Richtig ist zwar, daß Preisnachlässe, die auch im normalen Geschäftsverkehr erzielt werden können, keinen steuerpflichtigen Arbeitslohn i.S. des § 19 des Einkommensteuergesetzes (EStG) darstellen, weil auch andere Personen als Arbeitnehmer des Verkäufers diesen Vorteil bekommen können. Weitergehende Rabatte, insbesondere solche, die Groß- und Dauerkunden eingeräumt werden, hat der Senat zwar in seinem Urteil vom 15. März 1974 VI R 25/70 (BFHE 112, 70, BStBl II 1974, 413) für steuerfrei erklärt. Diese Aussage stand jedoch unter dem im Urteil vom 19. April 1974 VI R 107/79 (BFHE 115, 98, BStBl II 1975, 383) ausdrücklich ausgesprochenen generellen Vorbehalt, daß der Nachlaß "unter Berücksichtigung aller Umstände des Arbeitsverhältnisses nicht ins Gewicht fällt". Letzteres ist hier jedoch der Fall, da es sich um ins Gewicht fallende Vorteile handelt. Der Senat kann es im übrigen offenlassen, ob er an den Grundsätzen des vorerwähnten Urteils festhält.

Zu Unrecht hat das FG vorteilsmindernd berücksichtigt, daß der Kläger nicht den gesamten mit der beruflichen Nutzung des Fahrzeugs verbundenen Aufwand ersetzt bekam, und daß ihm bei der Nutzung eines üblichen Mittelklassewagens geringere Kosten entstanden wären. Derartige Umstände, die sich zeitlich nach dem Erwerb des Fahrzeugs auswirken, können nach Auffassung des Senats einen geldwerten Vorteil beim Erwerb ebensowenig ausschließen oder mindern, wie ein - nach Ablauf der Sperrfrist getätigter - günstiger Verkauf des Fahrzeugs den zugeflossenen geldwerten Vorteil nachträglich erhöhen kann (§ 8 Abs. 1 EStG).
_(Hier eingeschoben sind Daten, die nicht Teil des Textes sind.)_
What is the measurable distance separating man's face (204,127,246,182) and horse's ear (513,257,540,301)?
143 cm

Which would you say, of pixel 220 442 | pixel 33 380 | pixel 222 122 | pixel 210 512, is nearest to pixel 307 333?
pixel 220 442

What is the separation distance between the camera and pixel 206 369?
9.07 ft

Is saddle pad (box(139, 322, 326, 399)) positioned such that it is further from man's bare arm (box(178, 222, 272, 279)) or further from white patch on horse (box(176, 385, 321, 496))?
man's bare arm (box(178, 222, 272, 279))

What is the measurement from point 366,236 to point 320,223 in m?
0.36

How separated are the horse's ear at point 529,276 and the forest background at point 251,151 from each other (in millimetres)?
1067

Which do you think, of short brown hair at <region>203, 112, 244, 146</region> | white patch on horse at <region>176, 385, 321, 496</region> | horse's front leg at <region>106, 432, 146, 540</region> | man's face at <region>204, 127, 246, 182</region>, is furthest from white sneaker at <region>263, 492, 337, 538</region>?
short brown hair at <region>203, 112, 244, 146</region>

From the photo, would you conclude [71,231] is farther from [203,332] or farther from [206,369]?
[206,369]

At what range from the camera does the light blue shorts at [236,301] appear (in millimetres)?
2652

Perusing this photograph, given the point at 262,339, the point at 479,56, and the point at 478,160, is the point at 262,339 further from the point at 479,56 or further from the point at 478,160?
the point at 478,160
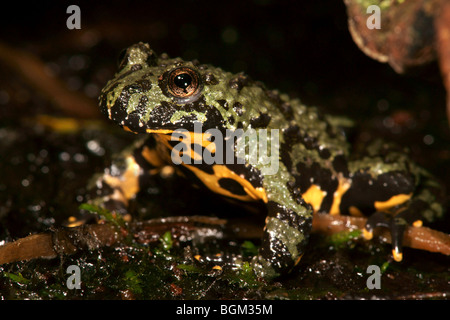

Entgegen der Auffassung des Klägers rechtfertigt auch die einjährige Sperrfrist für den Weiterverkauf der Fahrzeuge keinen Abschlag. Wie der Senat in seinen Urteilen vom 7. April 1989 VI R 47/88 (BFHE 156, 468, BStBl II 1989, 608, betreffend Namensaktien) und VI R 73/86 (BFHE 157, 496, BStBl II 1989, 927, betreffend Genußscheine) entschieden hat, sind zeitlich begrenzte Verfügungsbeschränkungen bei der Bestimmung des gemeinen Werts verbilligt überlassener Wertpapiere im Rahmen des § 19 Abs. 1 i.V.m. § 8 Abs. 2 EStG außer acht zu lassen. Der Senat hat dies u.a. aus § 9 Abs. 3 des Bewertungsgesetzes hergeleitet sowie mit der Schwierigkeit begründet, objektive Anhaltspunkte für die Schätzung von Abschlägen zu finden. Diese Gesichtspunkte müssen auch beim verbilligten Erwerb von Kfz dazu führen, Sperrfristen für die Weiterveräußerung, jedenfalls wenn sie - wie hier - nur ein Jahr betragen, unberücksichtigt zu lassen.

5. Die Vorentscheidung, die der Rechtsauffassung des Senats nicht entspricht, ist aufzuheben. Die Sache muß gemäß § 126 Abs. 3 Nr. 2 der Finanzgerichtsordnung (FGO) an das FG zurückverwiesen werden, da sie nicht spruchreif ist. Das FG wird nunmehr zu überprüfen haben, ob die verfahrensrechtlichen Voraussetzungen für den Erlaß der angefochtenen geänderten Einkommensteuerbescheide vorlagen. Falls dies zu bejahen ist, wird es festzustellen haben, ob und ggf. in welcher Höhe in den Streitjahren Y-PKW der vom Kläger gekauften Typen im normalen Geschäftsverkehr mit Rabatten zu erwerben waren. Der geldwerte Vorteil wäre insoweit ggf. zu mindern.